(画像と質問の記録)
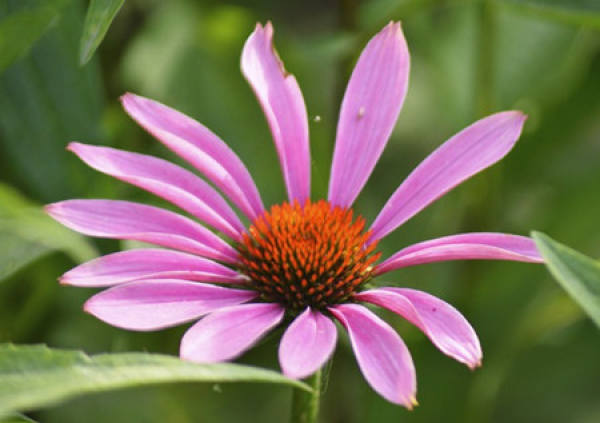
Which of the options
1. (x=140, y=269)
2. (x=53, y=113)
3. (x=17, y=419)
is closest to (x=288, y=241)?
(x=140, y=269)

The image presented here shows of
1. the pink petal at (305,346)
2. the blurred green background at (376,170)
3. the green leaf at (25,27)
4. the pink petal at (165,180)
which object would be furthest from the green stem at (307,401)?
the green leaf at (25,27)

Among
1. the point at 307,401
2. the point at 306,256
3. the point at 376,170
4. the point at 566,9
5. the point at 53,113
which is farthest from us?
the point at 376,170

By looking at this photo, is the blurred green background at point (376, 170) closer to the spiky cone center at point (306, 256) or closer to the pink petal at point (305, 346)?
the spiky cone center at point (306, 256)

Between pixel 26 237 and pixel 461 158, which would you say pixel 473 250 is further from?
pixel 26 237

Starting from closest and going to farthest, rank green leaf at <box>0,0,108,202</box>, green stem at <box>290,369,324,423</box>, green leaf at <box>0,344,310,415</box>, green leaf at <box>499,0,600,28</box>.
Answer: green leaf at <box>0,344,310,415</box>
green stem at <box>290,369,324,423</box>
green leaf at <box>499,0,600,28</box>
green leaf at <box>0,0,108,202</box>

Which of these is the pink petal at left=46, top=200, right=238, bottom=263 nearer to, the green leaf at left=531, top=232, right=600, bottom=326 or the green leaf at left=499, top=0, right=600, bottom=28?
the green leaf at left=531, top=232, right=600, bottom=326

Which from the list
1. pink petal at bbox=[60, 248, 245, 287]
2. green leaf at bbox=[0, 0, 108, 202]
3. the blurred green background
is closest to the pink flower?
pink petal at bbox=[60, 248, 245, 287]

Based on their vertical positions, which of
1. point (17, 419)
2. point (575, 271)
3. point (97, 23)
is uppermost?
point (97, 23)

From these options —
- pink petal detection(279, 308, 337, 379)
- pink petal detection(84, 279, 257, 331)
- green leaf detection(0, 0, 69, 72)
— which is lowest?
pink petal detection(279, 308, 337, 379)
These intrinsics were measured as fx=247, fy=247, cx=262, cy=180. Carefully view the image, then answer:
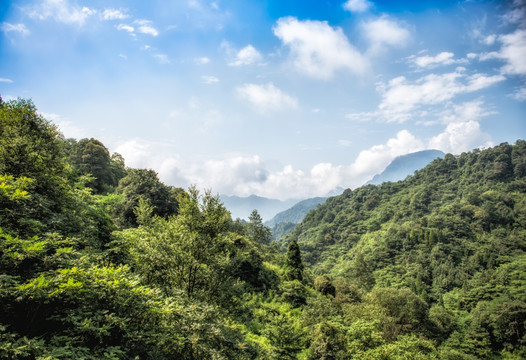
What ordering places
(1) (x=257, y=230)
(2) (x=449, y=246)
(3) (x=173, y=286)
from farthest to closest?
1. (2) (x=449, y=246)
2. (1) (x=257, y=230)
3. (3) (x=173, y=286)

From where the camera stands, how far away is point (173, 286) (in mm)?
11562

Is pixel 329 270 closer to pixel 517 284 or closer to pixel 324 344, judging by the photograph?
pixel 517 284

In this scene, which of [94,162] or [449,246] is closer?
[94,162]

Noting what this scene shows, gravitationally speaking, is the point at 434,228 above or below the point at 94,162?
below

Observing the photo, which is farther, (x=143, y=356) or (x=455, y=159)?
(x=455, y=159)

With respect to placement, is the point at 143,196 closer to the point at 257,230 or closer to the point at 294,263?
the point at 294,263

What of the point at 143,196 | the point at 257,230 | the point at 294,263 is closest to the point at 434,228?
the point at 257,230

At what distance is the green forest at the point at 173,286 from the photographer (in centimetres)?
584

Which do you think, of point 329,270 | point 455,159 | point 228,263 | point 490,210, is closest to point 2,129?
point 228,263

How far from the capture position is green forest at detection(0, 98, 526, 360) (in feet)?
19.2

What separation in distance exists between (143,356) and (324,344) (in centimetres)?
1159

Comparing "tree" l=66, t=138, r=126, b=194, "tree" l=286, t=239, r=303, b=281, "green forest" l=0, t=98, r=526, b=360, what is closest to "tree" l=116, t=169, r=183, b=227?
"green forest" l=0, t=98, r=526, b=360

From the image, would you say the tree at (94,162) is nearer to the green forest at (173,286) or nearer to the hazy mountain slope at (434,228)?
the green forest at (173,286)

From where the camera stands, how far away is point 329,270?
285ft
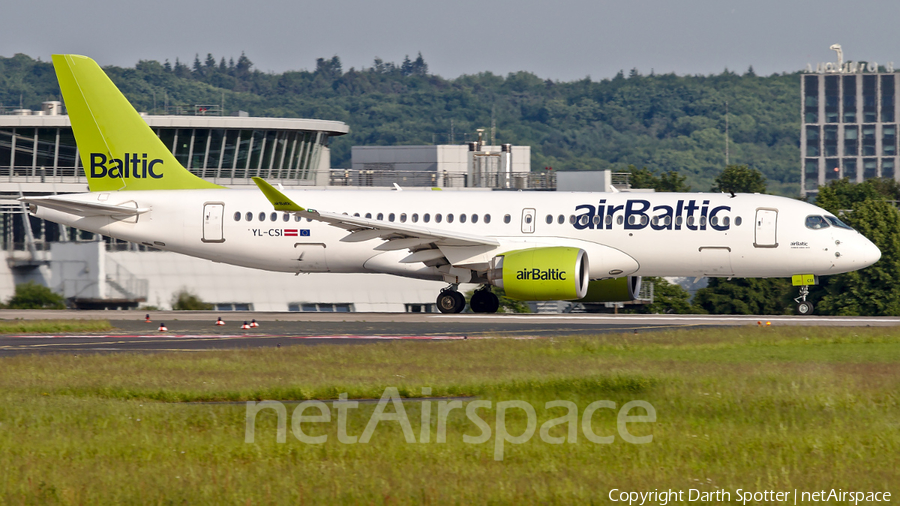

### 作業指示:
資料の中から、文字列「would」を含む行をすべて集めて書き出してください。大文字と小文字は区別します。

### 回答:
which object would be furthest from the green stem at (307,401)?
Between pixel 26 237 and pixel 461 158, which would you say pixel 473 250 is further from?
From the image, would you say the tree at (94,162) is nearer to the green forest at (173,286) or nearer to the hazy mountain slope at (434,228)?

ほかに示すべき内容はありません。